:: Source

When your dataset is already generated and stored in both SQLite and Qdrant, you can run semantic searches against it using the script below. The script takes a natural language query, embeds it with Ollama, queries Qdrant for the closest matching vectors, and then looks up full product details in the local SQLite database. It also supports optional manufacturer filtering, JSON output, and performance timing.

query_data.py
#!/usr/bin/env python3
import argparse
import json
import logging
import time
from typing import List, Optional, Dict, Any

import sqlite3
import ollama
from qdrant_client import QdrantClient
from qdrant_client.models import Filter, FieldCondition, MatchValue

# ---- Config ----
QDRANT_URL = "http://localhost:6333"
SQLITE_PATH = "/Users/kradecki/data/sqlite/appliances.db"

::::

→ What is expected: Reproduce the Qdrant search excerpt from "When your dataset" to "and performance timing.". Work only from the Qdrant search excerpt above.

:: Information provided

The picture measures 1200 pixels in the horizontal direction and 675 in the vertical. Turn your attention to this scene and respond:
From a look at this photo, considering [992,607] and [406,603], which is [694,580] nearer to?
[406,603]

::::

→ Expected output:
When your dataset is already generated and stored in both SQLite and Qdrant, you can run semantic searches against it using the script below. The script takes a natural language query, embeds it with Ollama, queries Qdrant for the closest matching vectors, and then looks up full product details in the local SQLite database. It also supports optional manufacturer filtering, JSON output, and performance timing.